> **Work instructions**
Looking at the material below, work out how many of its lines hold the string "site". Give that figure alone.

> **Supplied entries**
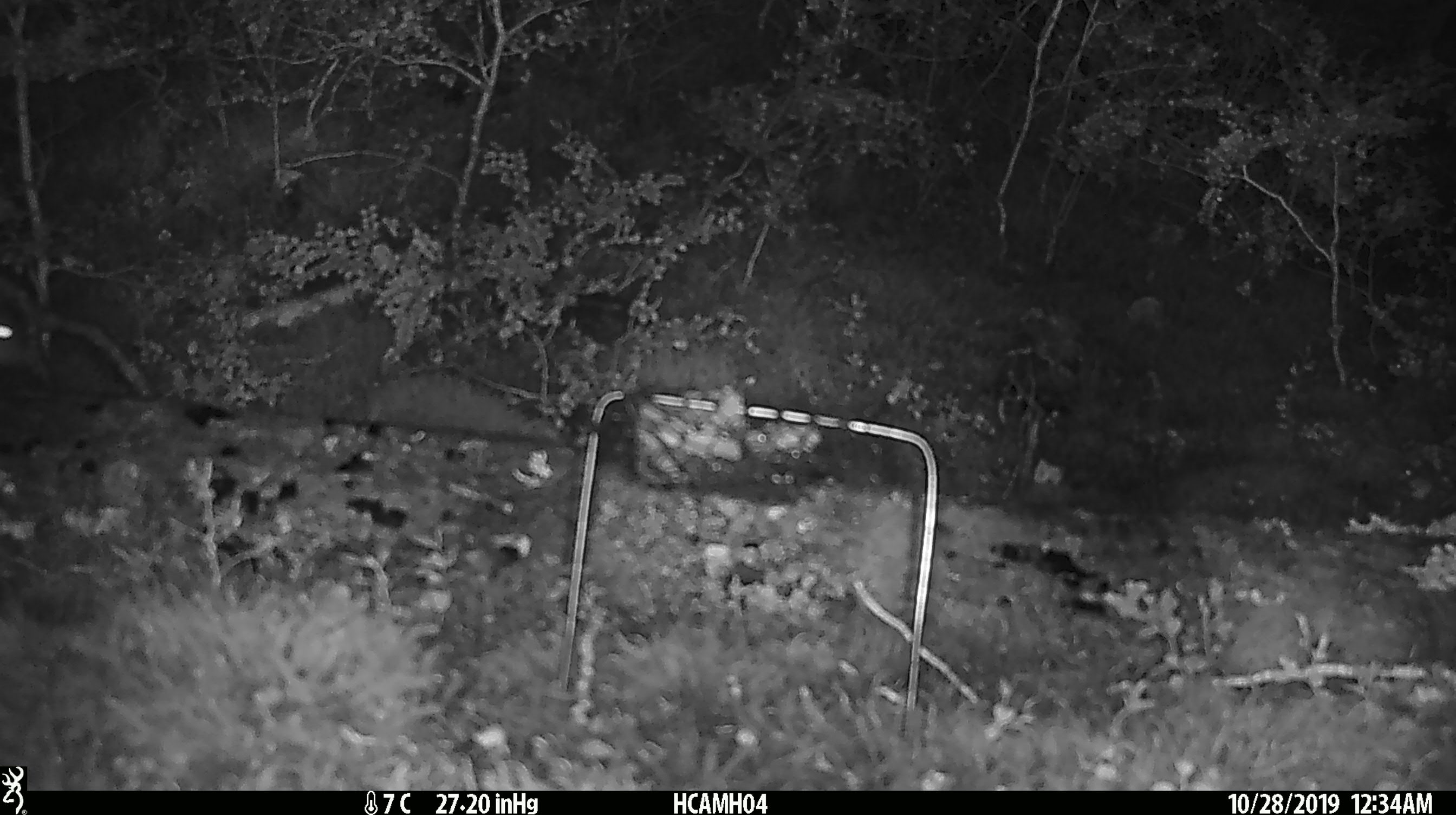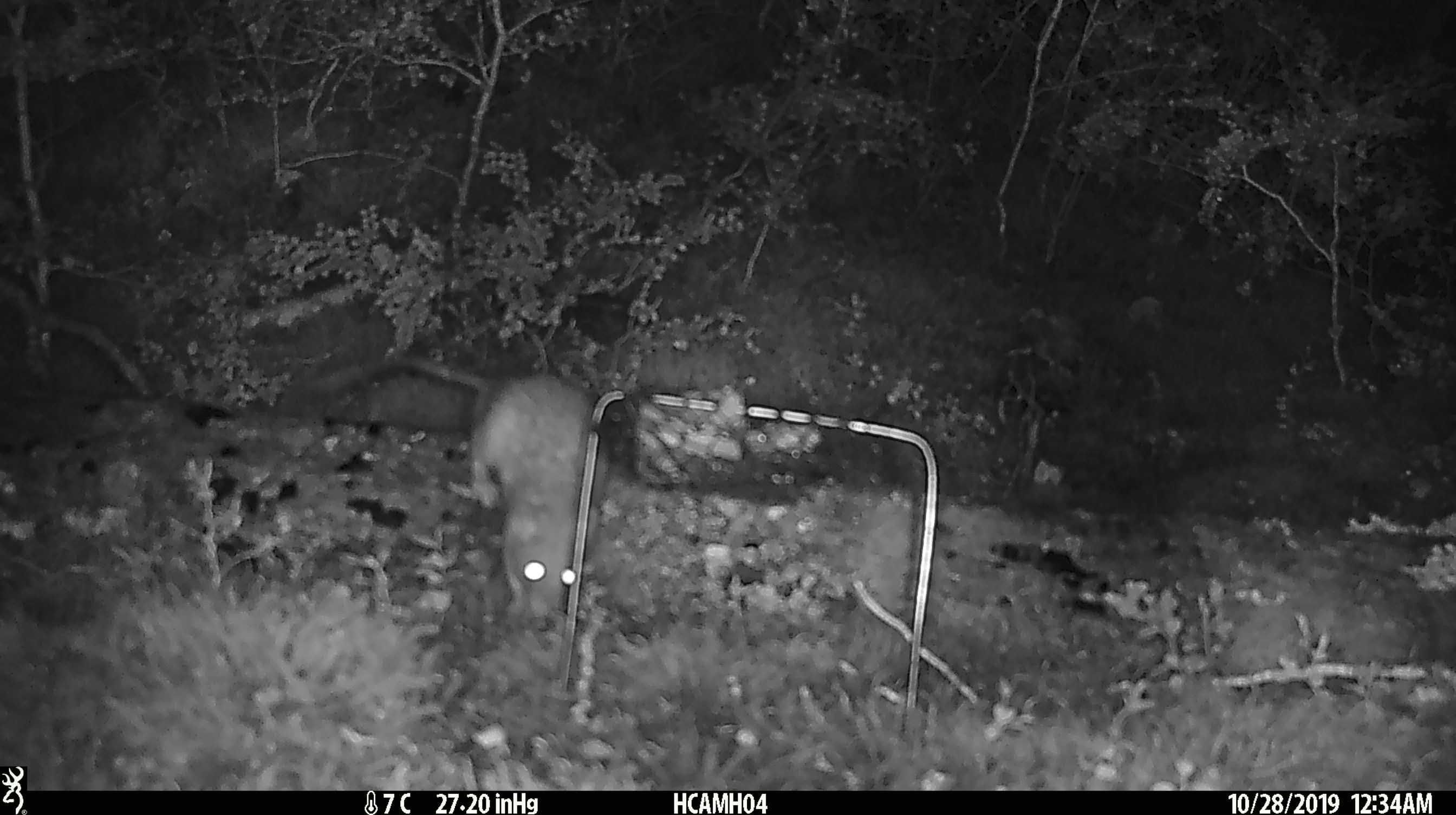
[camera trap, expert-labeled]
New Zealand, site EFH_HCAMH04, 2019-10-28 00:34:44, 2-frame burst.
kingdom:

==

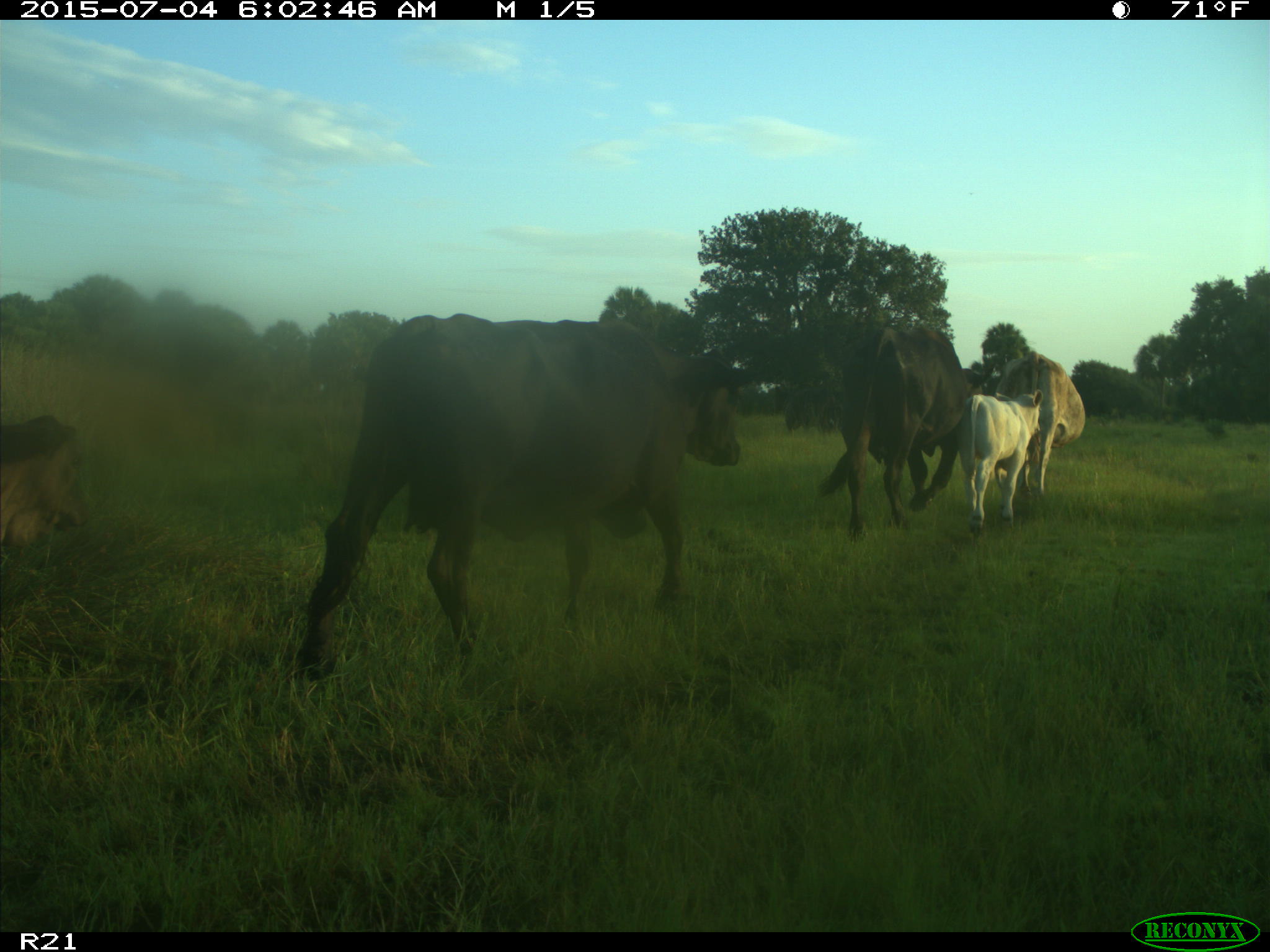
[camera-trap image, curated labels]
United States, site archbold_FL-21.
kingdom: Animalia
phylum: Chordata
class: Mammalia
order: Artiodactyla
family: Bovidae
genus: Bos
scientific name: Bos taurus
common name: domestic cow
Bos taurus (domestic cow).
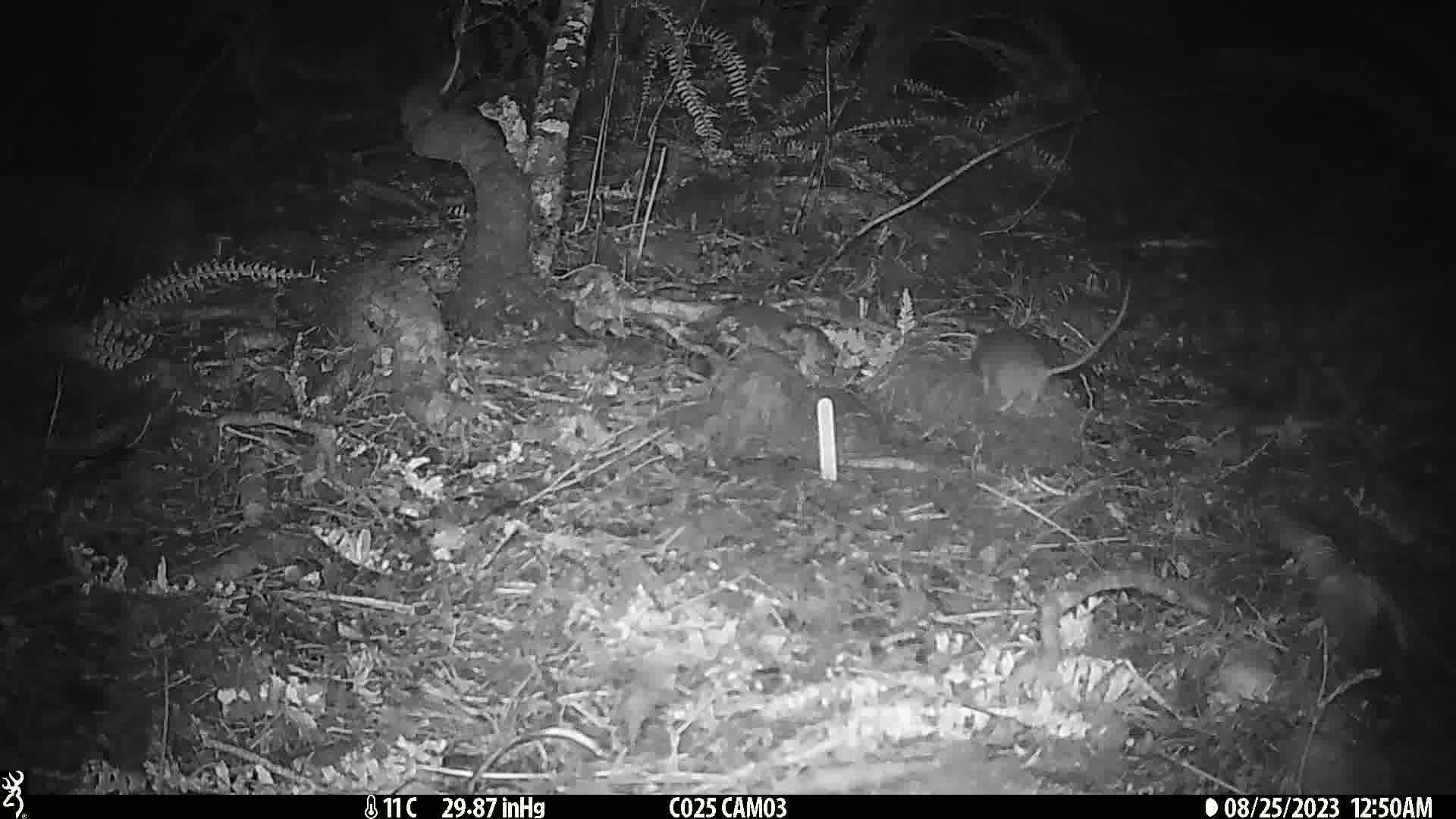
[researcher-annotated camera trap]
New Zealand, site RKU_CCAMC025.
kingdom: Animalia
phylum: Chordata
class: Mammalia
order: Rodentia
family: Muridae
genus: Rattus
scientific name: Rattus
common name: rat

> **Output of the task**
3